Prefaulting for i/o buffers

mdf at FreeBSD.org mdf at FreeBSD.org
Sat Feb 25 16:34:07 UTC 2012


On Sat, Feb 25, 2012 at 7:13 AM, Pawel Jakub Dawidek <pjd at freebsd.org> wrote:
> On Sat, Feb 25, 2012 at 01:01:32PM +0000, Attilio Rao wrote:
>> Il 03 febbraio 2012 19:37, Konstantin Belousov <kostikbel at gmail.com> ha scritto:
>> > FreeBSD I/O infrastructure has well known issue with deadlock caused
>> > by vnode lock order reversal when buffers supplied to read(2) or
>> > write(2) syscalls are backed by mmaped file.
>> >
>> > I previously published the patches to convert i/o path to use VMIO,
>> > based on the Jeff Roberson proposal, see
>> > http://wiki.freebsd.org/VM6. As a side effect, the VM6 fixed the
>> > deadlock. Since that work is very intrusive and did not got any
>> > follow-up, it get stalled.
>> >
>> > Below is very lightweight patch which only goal is to fix deadlock in
>> > the least intrusive way. This is possible after FreeBSD got the
>> > vm_fault_quick_hold_pages(9) and vm_fault_disable_pagefaults(9) KPIs.
>> > http://people.freebsd.org/~kib/misc/vm1.3.patch
>>
>> Hi,
>> I was reviewing:
>> http://people.freebsd.org/~kib/misc/vm1.11.patch
>>
>> and I think it is great. It is simple enough and I don't have further
>> comments on it.
>>
>> However, as a side note, I was thinking if we could get one day at the
>> point to integrate rangelocks into vnodes lockmgr directly.
>> It would be a huge patch, rewrtiting the locking of several members of
>> vnodes likely, but I think it would be worth it in terms of cleaness
>> of the interface and less overhead. Also, it would be interesting to
>> consider merging rangelock implementation in ZFS' one, at some point.
>
> I personal opinion about rangelocks and many other VFS features we
> currently have is that it is good idea in theory, but in practise it
> tends to overcomplicate VFS.
>
> I'm in opinion that we should move as much stuff as we can to individual
> file systems. We try to implement everything in VFS itself in hope that
> this will simplify file systems we have. It then turns out only one file
> system is really using this stuff (most of the time it is UFS) and this
> is PITA for all the other file systems as well as maintaining VFS. VFS
> became so complicated over the years that there are maybe few people
> that can understand it, and every single change to VFS is a huge risk of
> potentially breaking some unrelated parts.
>
> File systems most of the time know much better how they work and what
> should be done to make them optimal. For example ZFS had range locking
> from day one, but we can't take advantage of this, because our VFS "knows
> better" how ZFS locking should be done. There plenty of examples:
> - range vnode locking,
> - shared vnode locking,
> - quota (which I believe is still part of UFS, but I remember ideas of
>  moving it to VFS),
> - suspend/resume fs,
> - buffer cache,
> - vnodes reclamation.
> I'm sure there are other examples.
>
> In my opinion we should do whatever we can to simplify VFS. Having
> complex VFS makes it harder, _not_ easier to develop file systems for
> and port file systems to FreeBSD. Interaction with VFS was definiately
> the hardest part of my work to port ZFS to FreeBSD.

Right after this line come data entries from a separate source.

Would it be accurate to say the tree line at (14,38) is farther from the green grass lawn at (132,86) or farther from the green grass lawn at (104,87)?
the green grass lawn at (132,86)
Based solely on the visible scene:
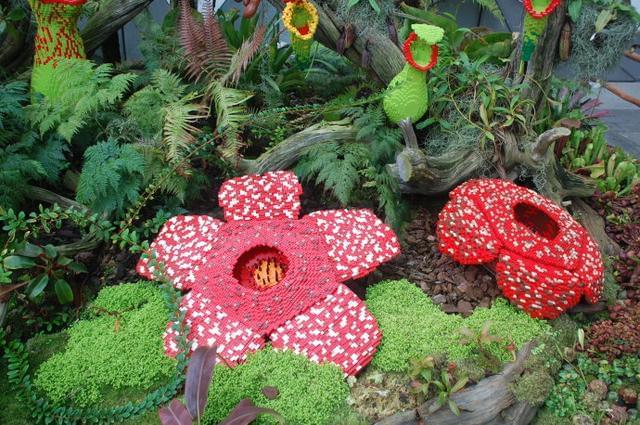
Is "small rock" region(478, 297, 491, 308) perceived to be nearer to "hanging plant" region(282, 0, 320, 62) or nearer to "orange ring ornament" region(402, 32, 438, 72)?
"orange ring ornament" region(402, 32, 438, 72)

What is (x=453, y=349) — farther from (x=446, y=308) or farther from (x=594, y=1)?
(x=594, y=1)

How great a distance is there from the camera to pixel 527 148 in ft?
12.5

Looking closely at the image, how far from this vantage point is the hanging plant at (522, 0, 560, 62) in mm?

It's also a large hassle when maintaining a custom VFS for a commercial product.

When we implemented multi-writer (either multiple nodes or multiple
threads on a node writing to a file) we had to add a new lockmgr(9)
lock type and implement range locks on the file data.  But the details
of my file system's range locking needs are not the same as yours.
And maybe your filesystem will never allow multi-writer since it
doesn't have the same performance concerns.

But then we need a bunch of new VOPs to attempt a DELTA locked
operation, and fail back to a SHARED or EXCLUSIVE when the filesystem
doesn't support it.  This becomes a large patch on vfs_* files to
maintain, making it harder to stay in sync with other FreeBSD changes.

So it's not just ZFS, that's just the most accessible example.